-- START --

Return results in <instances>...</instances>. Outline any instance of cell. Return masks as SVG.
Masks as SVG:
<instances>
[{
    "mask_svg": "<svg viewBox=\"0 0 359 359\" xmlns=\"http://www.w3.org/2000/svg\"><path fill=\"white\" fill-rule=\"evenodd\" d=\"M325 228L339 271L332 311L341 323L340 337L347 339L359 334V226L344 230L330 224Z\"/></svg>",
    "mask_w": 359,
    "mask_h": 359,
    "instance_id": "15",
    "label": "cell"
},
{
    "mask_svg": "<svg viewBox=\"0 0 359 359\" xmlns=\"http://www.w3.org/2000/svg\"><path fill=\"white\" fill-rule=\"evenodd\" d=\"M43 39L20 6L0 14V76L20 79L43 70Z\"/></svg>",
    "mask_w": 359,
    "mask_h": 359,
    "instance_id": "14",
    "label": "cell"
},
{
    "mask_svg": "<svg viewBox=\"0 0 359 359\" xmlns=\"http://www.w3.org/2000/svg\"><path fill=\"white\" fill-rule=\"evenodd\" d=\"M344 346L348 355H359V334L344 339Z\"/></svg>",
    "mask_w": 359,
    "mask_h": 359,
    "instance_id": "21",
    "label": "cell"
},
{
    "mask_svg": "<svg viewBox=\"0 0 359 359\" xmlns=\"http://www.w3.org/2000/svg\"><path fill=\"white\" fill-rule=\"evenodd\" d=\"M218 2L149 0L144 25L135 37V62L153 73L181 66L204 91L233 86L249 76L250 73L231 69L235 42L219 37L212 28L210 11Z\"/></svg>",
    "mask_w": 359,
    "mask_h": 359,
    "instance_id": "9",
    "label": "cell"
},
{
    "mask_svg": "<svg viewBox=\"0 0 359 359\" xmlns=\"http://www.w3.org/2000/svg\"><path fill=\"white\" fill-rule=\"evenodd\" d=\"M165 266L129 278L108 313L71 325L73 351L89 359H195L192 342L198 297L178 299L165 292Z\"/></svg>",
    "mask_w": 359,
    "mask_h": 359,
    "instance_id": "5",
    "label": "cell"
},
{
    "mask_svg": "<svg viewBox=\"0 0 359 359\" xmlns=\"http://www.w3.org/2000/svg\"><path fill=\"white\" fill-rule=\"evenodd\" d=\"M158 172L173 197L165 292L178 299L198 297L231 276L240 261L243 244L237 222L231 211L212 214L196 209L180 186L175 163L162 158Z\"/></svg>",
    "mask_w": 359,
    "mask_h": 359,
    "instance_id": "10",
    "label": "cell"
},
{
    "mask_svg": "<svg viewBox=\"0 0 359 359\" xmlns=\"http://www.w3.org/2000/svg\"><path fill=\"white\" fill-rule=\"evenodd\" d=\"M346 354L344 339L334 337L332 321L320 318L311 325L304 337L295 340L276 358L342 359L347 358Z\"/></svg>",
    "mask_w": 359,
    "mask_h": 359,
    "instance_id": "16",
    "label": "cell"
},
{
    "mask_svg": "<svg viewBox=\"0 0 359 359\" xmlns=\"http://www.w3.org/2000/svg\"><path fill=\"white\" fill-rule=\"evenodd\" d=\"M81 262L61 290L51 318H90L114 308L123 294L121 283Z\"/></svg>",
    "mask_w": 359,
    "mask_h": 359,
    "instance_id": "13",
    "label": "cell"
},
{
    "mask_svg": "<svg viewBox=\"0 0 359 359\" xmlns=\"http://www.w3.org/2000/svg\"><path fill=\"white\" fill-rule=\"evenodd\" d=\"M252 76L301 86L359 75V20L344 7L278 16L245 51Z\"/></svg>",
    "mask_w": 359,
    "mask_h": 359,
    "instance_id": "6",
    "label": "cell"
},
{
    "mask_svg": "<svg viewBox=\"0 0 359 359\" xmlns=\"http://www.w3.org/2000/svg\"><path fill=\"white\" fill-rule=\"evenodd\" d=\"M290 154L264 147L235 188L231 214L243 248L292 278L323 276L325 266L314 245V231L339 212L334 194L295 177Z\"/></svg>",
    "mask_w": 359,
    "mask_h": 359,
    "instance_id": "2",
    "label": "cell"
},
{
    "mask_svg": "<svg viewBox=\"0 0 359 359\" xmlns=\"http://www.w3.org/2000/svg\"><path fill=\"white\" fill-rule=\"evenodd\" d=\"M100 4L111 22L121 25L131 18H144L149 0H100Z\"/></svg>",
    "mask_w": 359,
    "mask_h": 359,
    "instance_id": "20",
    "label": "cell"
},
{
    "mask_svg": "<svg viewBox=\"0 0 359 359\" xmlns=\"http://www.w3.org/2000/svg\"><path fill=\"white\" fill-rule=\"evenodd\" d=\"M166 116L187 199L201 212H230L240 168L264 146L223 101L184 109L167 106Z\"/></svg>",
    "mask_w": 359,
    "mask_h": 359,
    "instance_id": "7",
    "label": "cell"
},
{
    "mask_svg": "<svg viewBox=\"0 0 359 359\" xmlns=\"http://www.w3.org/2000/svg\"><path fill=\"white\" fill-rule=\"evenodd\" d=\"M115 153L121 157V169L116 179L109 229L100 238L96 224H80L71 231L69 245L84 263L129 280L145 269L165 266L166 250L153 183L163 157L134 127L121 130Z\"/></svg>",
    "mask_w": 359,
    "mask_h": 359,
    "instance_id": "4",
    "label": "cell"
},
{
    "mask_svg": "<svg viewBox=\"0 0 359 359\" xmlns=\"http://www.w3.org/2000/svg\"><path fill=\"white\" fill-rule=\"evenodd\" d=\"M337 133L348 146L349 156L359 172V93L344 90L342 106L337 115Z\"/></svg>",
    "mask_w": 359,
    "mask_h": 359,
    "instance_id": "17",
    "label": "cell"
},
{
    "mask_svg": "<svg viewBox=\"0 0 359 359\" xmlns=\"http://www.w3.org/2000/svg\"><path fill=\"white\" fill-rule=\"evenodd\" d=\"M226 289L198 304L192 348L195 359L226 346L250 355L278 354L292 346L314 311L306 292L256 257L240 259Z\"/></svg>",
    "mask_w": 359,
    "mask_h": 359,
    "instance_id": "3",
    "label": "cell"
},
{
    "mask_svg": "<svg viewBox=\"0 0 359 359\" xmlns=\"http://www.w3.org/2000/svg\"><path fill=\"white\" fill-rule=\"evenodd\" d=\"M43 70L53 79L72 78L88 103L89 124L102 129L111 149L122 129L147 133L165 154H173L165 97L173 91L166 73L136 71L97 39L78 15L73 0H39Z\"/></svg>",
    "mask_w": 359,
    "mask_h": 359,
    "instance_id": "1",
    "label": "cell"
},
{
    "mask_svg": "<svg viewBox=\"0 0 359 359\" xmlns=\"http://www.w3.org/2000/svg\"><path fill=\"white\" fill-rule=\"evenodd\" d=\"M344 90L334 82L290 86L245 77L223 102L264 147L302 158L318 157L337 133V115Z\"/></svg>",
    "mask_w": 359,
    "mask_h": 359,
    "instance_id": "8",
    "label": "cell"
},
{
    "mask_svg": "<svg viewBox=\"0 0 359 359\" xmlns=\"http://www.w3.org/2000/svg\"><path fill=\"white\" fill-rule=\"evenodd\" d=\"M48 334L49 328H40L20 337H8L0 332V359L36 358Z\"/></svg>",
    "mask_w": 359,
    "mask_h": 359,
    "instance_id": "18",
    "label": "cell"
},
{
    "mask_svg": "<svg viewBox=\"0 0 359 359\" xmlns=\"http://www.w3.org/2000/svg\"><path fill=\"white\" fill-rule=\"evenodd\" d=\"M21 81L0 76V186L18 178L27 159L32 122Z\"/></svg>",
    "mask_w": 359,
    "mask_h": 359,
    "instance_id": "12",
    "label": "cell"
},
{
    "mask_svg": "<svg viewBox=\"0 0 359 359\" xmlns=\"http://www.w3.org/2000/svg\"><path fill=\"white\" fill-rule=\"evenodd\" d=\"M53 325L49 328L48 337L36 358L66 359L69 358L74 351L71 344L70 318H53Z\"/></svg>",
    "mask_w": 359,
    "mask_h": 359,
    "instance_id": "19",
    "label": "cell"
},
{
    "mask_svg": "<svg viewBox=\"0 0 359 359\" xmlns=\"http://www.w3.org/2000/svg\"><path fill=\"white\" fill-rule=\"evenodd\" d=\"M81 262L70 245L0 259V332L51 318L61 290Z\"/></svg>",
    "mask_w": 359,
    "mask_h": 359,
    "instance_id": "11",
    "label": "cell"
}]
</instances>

-- END --

**Task brief**
Show each line of the entries above that contains the string "instances". Case counts.

**Answer for this exercise**
Return results in <instances>...</instances>. Outline any instance of cell. Return masks as SVG.
<instances>
</instances>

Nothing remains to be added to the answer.